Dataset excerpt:
--------------------------------

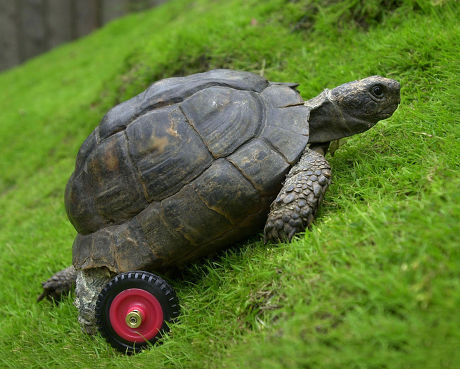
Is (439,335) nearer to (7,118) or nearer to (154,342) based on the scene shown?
(154,342)

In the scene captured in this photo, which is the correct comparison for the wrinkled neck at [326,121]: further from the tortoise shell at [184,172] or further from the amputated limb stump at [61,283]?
the amputated limb stump at [61,283]

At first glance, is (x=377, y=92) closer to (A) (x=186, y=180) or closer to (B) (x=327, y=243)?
(B) (x=327, y=243)

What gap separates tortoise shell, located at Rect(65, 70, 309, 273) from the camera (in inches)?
102

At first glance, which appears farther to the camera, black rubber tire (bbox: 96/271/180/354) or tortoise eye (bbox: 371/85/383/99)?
tortoise eye (bbox: 371/85/383/99)

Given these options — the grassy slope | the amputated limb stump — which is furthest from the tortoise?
the amputated limb stump

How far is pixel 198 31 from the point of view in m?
5.82

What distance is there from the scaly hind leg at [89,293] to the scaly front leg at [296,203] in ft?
3.84

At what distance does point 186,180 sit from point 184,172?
0.05m

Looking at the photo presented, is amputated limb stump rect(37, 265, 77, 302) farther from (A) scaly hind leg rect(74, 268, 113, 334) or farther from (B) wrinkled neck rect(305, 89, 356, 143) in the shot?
(B) wrinkled neck rect(305, 89, 356, 143)

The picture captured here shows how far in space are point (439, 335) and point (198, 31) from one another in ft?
17.0

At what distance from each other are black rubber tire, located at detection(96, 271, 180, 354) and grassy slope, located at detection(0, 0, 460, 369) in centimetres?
11

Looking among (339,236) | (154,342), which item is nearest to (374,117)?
(339,236)

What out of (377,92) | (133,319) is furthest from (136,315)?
(377,92)

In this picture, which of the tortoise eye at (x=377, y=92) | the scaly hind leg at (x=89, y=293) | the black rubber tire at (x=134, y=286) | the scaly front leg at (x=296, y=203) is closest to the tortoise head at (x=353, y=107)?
the tortoise eye at (x=377, y=92)
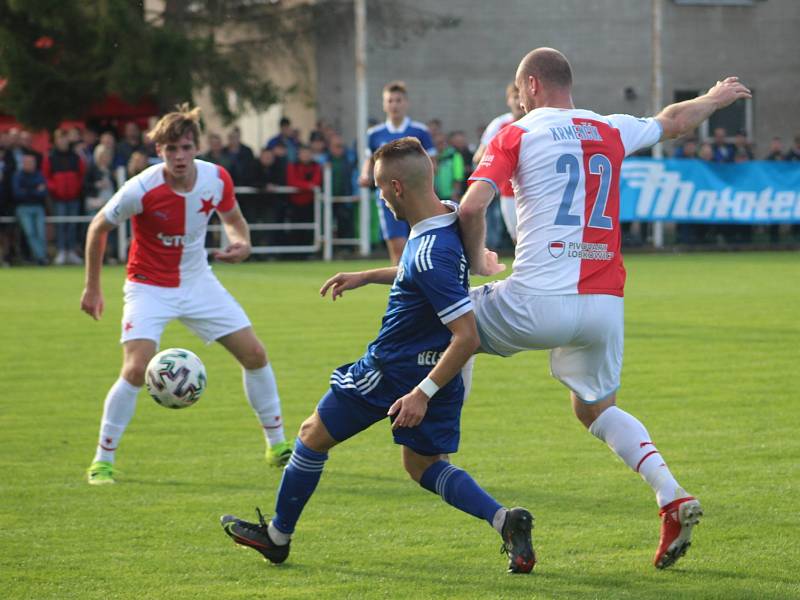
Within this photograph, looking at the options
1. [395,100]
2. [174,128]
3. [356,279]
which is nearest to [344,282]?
[356,279]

--------------------------------

Copy every one of the entries above word for word, leaving out the pictures.

Is (439,335) nearer to (7,118) or nearer to (154,342) based on the scene shown?
(154,342)

In the scene captured in this photo, which is the correct comparison for the wrinkled neck at [326,121]: further from the tortoise shell at [184,172] or further from the amputated limb stump at [61,283]?
the amputated limb stump at [61,283]

At first glance, is (x=377, y=92) closer to (A) (x=186, y=180) or closer to (B) (x=327, y=243)?
(B) (x=327, y=243)

What gap separates tortoise shell, located at Rect(65, 70, 309, 273) from the camera (in inches)?
102

At first glance, which appears farther to the camera, black rubber tire (bbox: 96/271/180/354) or tortoise eye (bbox: 371/85/383/99)?
tortoise eye (bbox: 371/85/383/99)

Given these options — the grassy slope | the amputated limb stump — which is furthest from the tortoise?
the amputated limb stump

How far is pixel 198 31 from the point of view in m?
5.82

What distance is there from the scaly hind leg at [89,293] to the scaly front leg at [296,203] in ft?
3.84

At what distance does point 186,180 sit from point 184,172?
0.05m

Looking at the photo presented, is amputated limb stump rect(37, 265, 77, 302) farther from (A) scaly hind leg rect(74, 268, 113, 334) or farther from (B) wrinkled neck rect(305, 89, 356, 143) in the shot?
(B) wrinkled neck rect(305, 89, 356, 143)

The picture captured here shows how far in space are point (439, 335) and point (198, 31) from one another in ft?
17.0

At what distance from each other are black rubber tire, located at detection(96, 271, 180, 354) and grassy slope, located at detection(0, 0, 460, 369) in centimetres?
11

Looking among (339,236) | (154,342), which item is nearest to (374,117)?
(339,236)

What out of (377,92) | (133,319) is furthest from (136,315)?
(377,92)

In this picture, which of the tortoise eye at (x=377, y=92) | the scaly hind leg at (x=89, y=293) | the black rubber tire at (x=134, y=286) | the scaly front leg at (x=296, y=203) is closest to the tortoise head at (x=353, y=107)?
the tortoise eye at (x=377, y=92)
Within this photograph, looking at the options
1. [395,100]
2. [174,128]
3. [356,279]
which is nearest to [344,282]?
[356,279]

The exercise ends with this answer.